Switching from a traditional tillage system to a no-till and cover crop program can result in major benefits, including increased return on investment.
“It is hard to get out of the mindset that I need to maximize how much I’m going to make this year,” said Aaron Clark, who farms in west-central Indiana and east-central Illinois with his uncle, Rick, and grandfather, Richard.
“I urge you when you are trying to evaluate the optimal crop plan for your farming system to take a step back and look at the return on investment for the overall crop rotation of three or four crops,” he said during a presentation at the Illinois Conservation Cropping Seminar in Rochelle.
“It takes a few years for the soil to go through a change to begin to see more of the benefits,” Aaron Clark said. “I think you’ll see after four or five years that it was a better way to go than just doing a corn-corn-soy or corn-soy rotation and that you’re are actually financially better off to have a more diverse crop rotation.”
The Clarks have been planting no-till corn, no-till soybeans and cover crops for many years, as well as farming green for eight years.
Their entire farm is in a five-crop rotation that includes corn, soybeans, wheat, alfalfa and regen — which is a cover crop. In addition, the farmers plant 100% non-GMO seeds and 100% of the farm is in transition to organic.
“I’m striving to be a low cost input producer,” Rick Clark said. “My cost per acre of corn is $70 for non-GMO, untreated seed.”
Aaron Clark compared costs for the farm between 2011 and 2019, including items such as applying nitrogen, lime and chemistry costs.
“For 2011, which was the last year we did a sizable portion of tillage, we used 3300 horsepower to cover an acre of corn,” Clark said.
“In 2019, we were not running the tractor over those acres, not burning the fuel and not putting wear and tear on the machine,” he said. “Our requirement is down to 1200 horsepower and our actual cash leaving the operation went from over $650,000 to less than $120,000 in eight years and that doesn’t even include machinery costs.”
Moving to a no-till system with cover crops, Clark said, has resulted in yield stability for corn and soybean crops.
“Before cover crops, our corn yield would fluctuate 28 bushels for our farm average, and after cover crops that went down to less than 5 bushels,” he said. “Soybeans is a similar story with almost a 9-bushel fluctuation in yield, and today it’s less than 3 bushels.”
A more consistent yield aids with marketing the crops.
“You feel more comfortable in the amount of bushels you’ll have to sell earlier, so if there’s a marketing event like China buying soybeans, you have the confidence to make sales a little earlier than when the combine moves through the field,” Clark said.
“This is a system about building soil health, being a good steward, being regenerative and the yield will come along for the ride,” Rick Clark said.
“You can adjust the fixed costs to better fit your yield environment like how much debt you can take on, the cash rent you can pay, or the capital expenditures you want to make,” Aaron Clark said.

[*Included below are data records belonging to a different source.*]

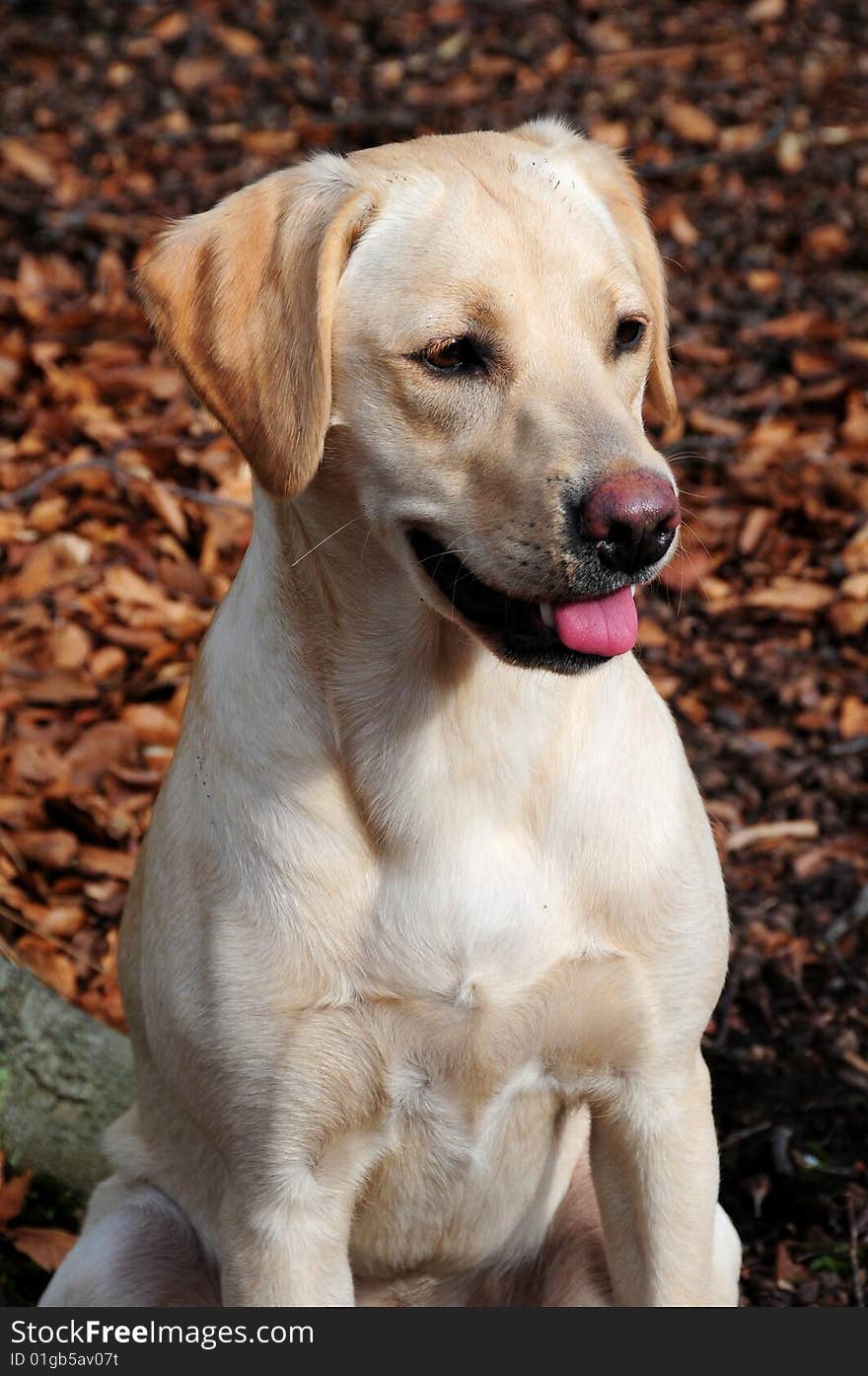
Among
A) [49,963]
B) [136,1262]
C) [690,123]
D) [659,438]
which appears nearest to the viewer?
[136,1262]

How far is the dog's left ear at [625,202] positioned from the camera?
270 centimetres

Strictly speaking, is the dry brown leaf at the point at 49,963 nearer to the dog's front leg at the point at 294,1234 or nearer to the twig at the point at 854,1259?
the dog's front leg at the point at 294,1234

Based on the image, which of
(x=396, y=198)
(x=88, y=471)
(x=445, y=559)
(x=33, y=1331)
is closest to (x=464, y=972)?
(x=445, y=559)

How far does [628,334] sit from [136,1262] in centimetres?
182

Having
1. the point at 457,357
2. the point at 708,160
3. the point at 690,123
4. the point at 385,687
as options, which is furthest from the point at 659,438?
the point at 457,357

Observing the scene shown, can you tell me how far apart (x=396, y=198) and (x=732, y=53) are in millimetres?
4920

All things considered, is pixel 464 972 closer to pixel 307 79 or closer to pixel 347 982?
pixel 347 982

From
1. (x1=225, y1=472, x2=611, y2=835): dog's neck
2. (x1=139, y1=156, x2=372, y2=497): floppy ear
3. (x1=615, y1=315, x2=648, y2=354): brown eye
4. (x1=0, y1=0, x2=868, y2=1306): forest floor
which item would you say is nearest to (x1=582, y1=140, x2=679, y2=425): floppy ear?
(x1=615, y1=315, x2=648, y2=354): brown eye

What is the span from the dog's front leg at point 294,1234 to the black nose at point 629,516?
1.04 m

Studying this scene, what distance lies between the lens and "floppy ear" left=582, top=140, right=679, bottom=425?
271 cm

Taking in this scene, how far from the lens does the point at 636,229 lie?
107 inches

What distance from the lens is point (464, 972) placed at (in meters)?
2.50

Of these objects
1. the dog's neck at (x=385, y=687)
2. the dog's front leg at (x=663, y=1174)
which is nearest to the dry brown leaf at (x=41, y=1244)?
the dog's front leg at (x=663, y=1174)

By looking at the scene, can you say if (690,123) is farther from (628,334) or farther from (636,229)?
(628,334)
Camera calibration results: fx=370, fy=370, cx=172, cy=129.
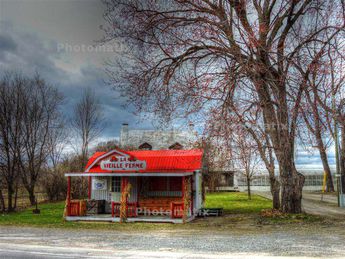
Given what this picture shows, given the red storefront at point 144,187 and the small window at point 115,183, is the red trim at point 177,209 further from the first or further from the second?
the small window at point 115,183

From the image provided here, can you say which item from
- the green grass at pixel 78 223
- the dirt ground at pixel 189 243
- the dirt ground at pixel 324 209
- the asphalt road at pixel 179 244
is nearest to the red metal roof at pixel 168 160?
the green grass at pixel 78 223

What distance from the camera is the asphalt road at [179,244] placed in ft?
30.4

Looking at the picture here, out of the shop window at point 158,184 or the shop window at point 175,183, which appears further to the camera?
the shop window at point 158,184

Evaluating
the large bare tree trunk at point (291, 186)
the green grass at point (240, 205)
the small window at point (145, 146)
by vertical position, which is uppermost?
the small window at point (145, 146)

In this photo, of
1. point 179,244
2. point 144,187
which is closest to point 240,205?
point 144,187

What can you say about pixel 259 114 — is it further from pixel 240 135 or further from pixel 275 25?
pixel 275 25

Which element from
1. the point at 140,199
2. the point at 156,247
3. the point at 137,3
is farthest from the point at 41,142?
the point at 156,247

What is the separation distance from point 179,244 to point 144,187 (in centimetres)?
1128

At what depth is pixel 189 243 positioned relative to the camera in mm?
11109

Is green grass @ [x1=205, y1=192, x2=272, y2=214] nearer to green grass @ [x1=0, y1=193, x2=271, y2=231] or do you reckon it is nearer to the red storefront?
green grass @ [x1=0, y1=193, x2=271, y2=231]

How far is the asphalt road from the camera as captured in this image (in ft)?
30.4

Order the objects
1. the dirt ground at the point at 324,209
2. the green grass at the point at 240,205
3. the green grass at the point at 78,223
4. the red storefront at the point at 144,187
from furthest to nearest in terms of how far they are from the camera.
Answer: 1. the green grass at the point at 240,205
2. the dirt ground at the point at 324,209
3. the red storefront at the point at 144,187
4. the green grass at the point at 78,223

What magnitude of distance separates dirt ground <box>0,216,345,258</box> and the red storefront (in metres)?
4.48

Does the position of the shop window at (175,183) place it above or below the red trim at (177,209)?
above
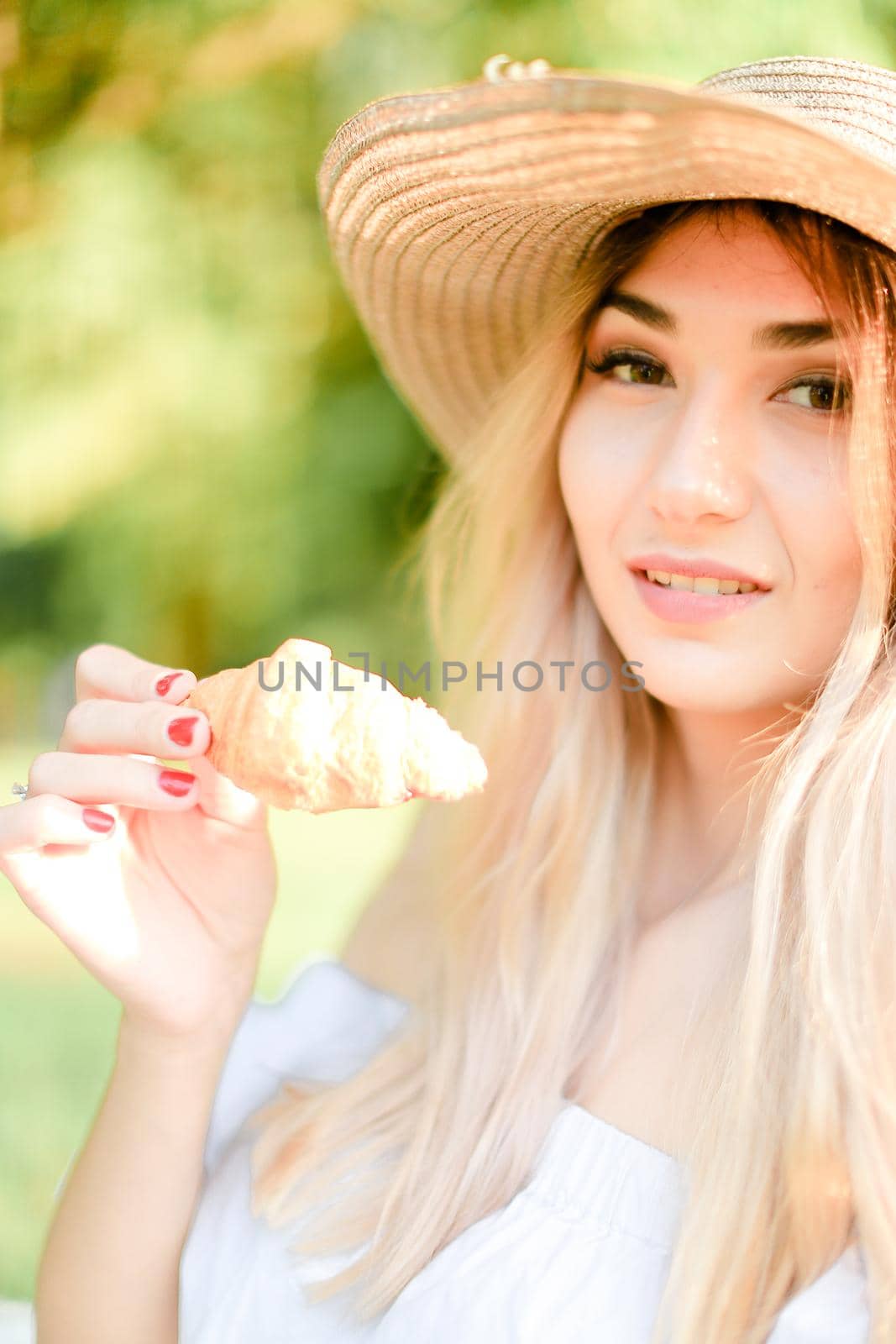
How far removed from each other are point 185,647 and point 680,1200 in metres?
5.74

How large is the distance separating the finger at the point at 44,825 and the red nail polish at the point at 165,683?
144 mm

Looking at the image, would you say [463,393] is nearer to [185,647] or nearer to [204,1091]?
[204,1091]

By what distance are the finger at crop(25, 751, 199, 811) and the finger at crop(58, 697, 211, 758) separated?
0.02 metres

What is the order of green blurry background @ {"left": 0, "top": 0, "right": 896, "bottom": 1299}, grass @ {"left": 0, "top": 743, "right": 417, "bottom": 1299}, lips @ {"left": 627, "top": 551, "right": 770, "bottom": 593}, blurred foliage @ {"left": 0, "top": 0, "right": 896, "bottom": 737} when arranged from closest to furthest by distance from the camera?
lips @ {"left": 627, "top": 551, "right": 770, "bottom": 593}, grass @ {"left": 0, "top": 743, "right": 417, "bottom": 1299}, green blurry background @ {"left": 0, "top": 0, "right": 896, "bottom": 1299}, blurred foliage @ {"left": 0, "top": 0, "right": 896, "bottom": 737}

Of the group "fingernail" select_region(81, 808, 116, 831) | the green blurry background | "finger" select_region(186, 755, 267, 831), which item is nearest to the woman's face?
"finger" select_region(186, 755, 267, 831)

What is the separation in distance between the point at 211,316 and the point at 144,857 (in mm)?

Although some farmers are concerned they will see reduced yields with a no-till and cover crop system, that is not the case for the Clarks.
“The national corn trend line yield is 4 bushels per acre, and we’re seeing our corn yield going up around 3 bushels per acre,” Aaron Clark said. “And it is a similar story with soybeans.”
Purdue University does a mock budget that estimates the cost for a farmer to plant one acre of corn, and Clark did a similar budget for his farm. The Purdue numbers are based on an expected yield of 211 bushels per acre and a market price of $3.70 per bushel.
“For my budget, I have our yield at 200 bushels per acre with the same market price,” Clark said.
“This mock farm will lose money in 2020,” he said. “To breakeven, the corn needs to yield 222 bushels an acre, or the price needs to go up to $3.80 per bushel.
“With our system, our contribution margin is $100 per acre higher and our breakeven yield is 140 bushels per acre and the price can go to $3.11 per bushel,” he said. “That is all coming from keeping the inputs low, so we don’t need the same amount of yield.”
Clark talked about the debt service coverage ratio that measures the ease that an operation has to pay off a debt the farmer has with a lending institution.
“The Purdue mock budget has a debt service coverage ratio of negative 21 cents, and that means for every $1 of debt, the farmer has only 79 cents to pay it,” he said. “For every $1 of debt, our operation has we have $1.45 to pay it, and the industry standard is $1.20.”